[[ Source records open ]]

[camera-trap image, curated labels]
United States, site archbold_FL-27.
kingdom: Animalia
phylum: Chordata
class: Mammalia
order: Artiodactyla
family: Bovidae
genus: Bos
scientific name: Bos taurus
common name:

[[ Source records closed ]]
[[ Source records open ]]

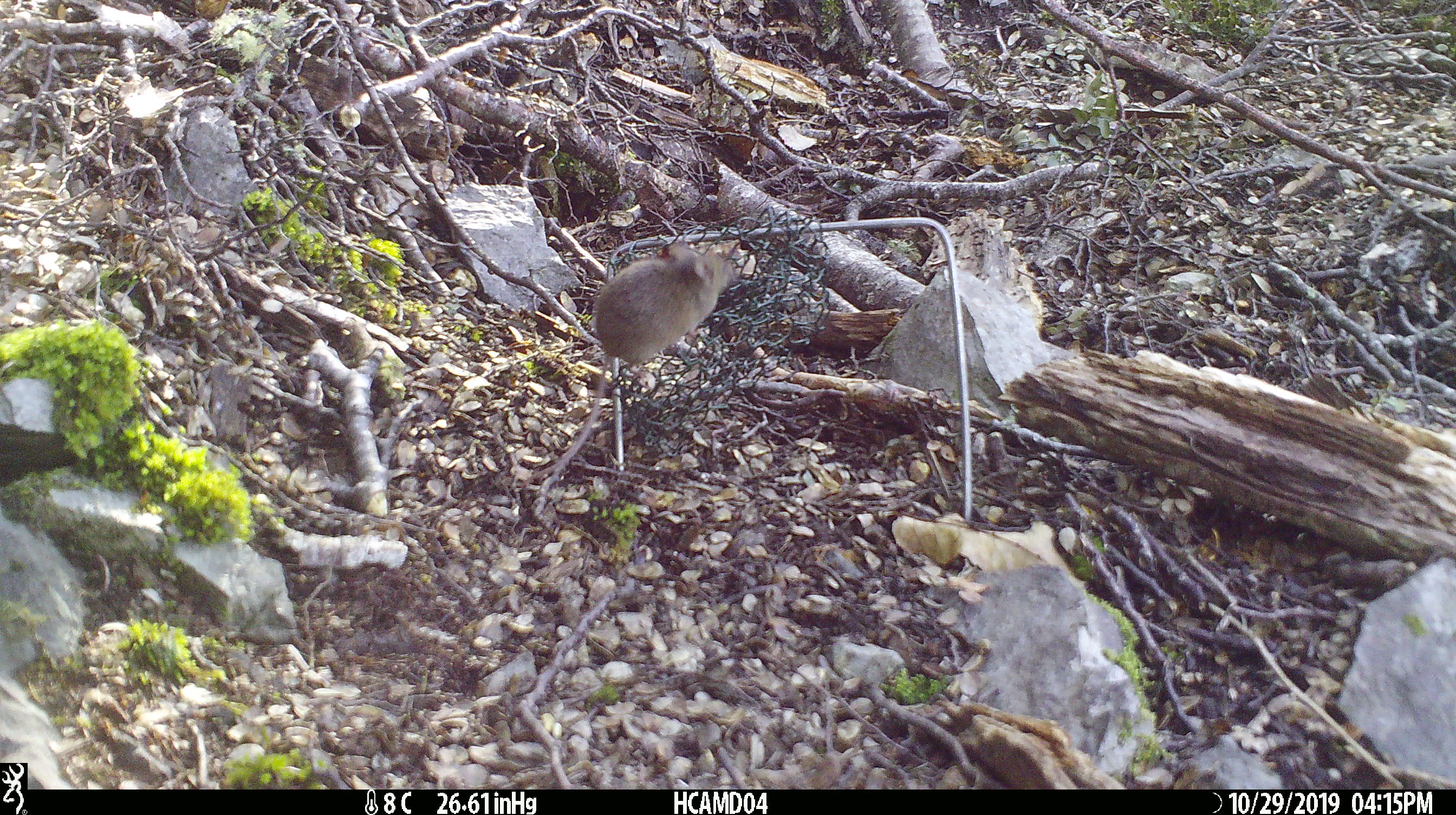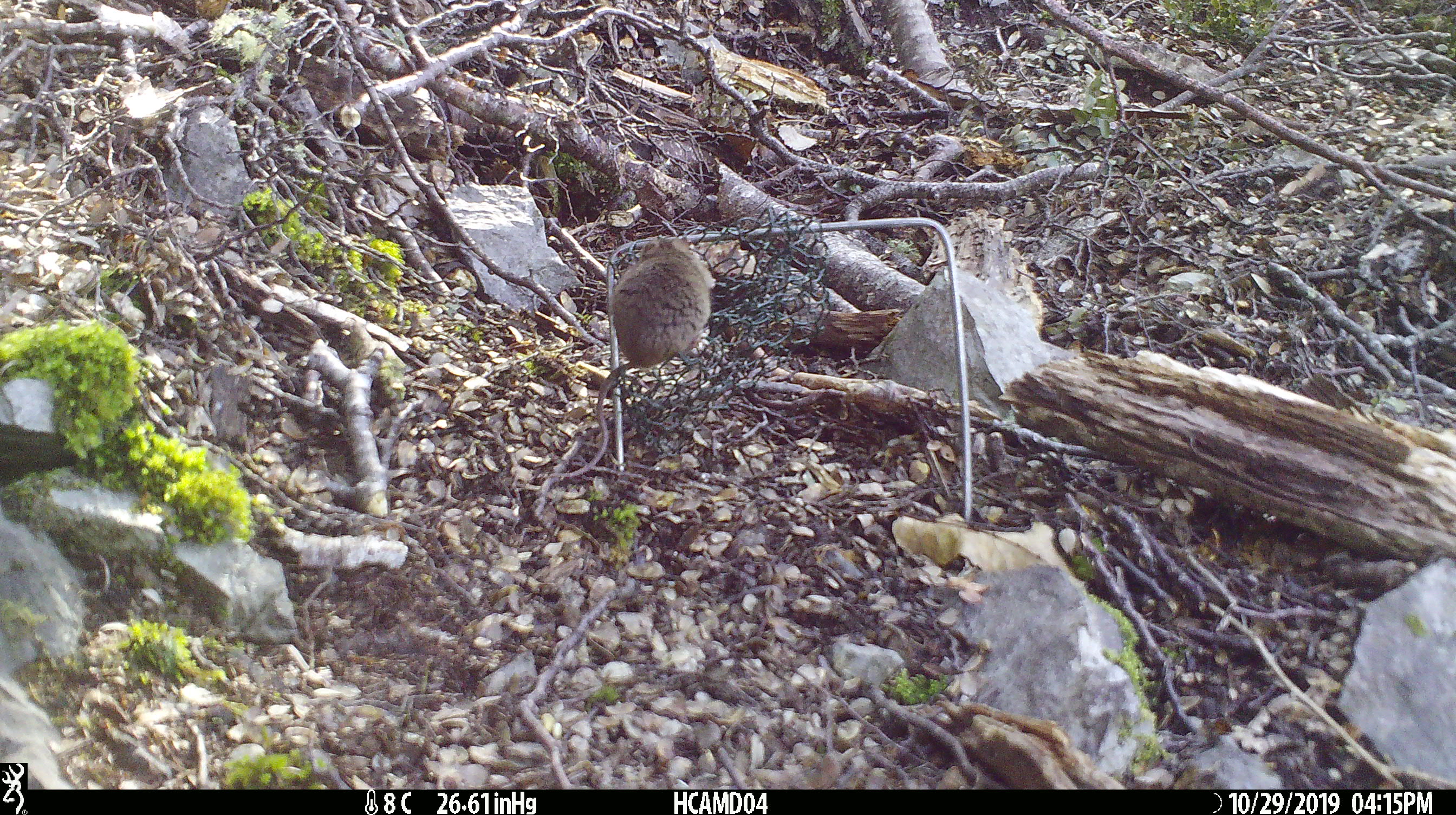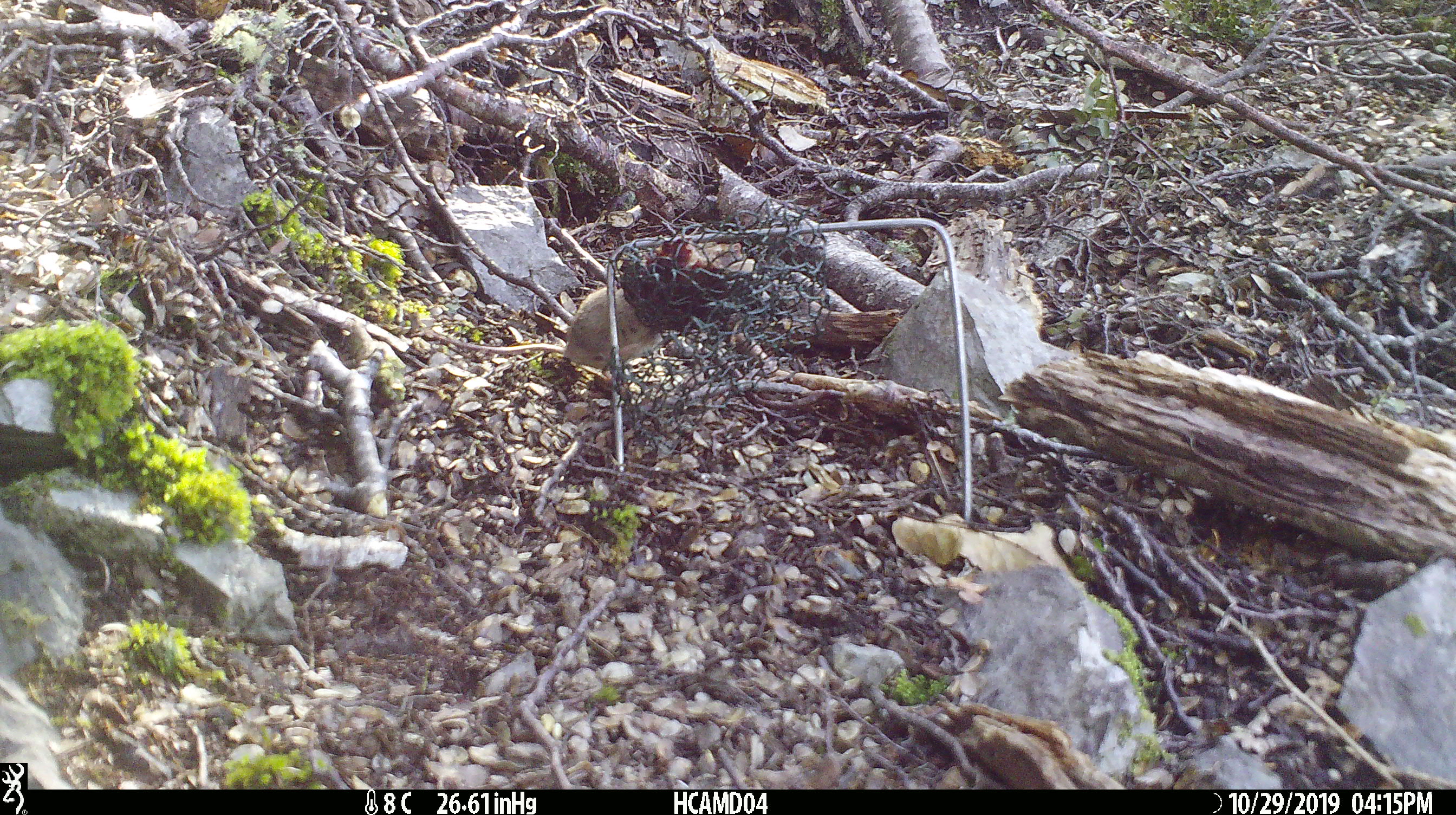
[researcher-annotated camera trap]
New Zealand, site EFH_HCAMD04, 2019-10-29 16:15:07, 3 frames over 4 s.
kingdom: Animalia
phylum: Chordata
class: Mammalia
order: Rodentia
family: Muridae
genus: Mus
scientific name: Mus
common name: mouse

[[ Source records closed ]]

For every line above in which the string "site" appears, add one; please give the final count and nothing else.

§ **Answer section**
2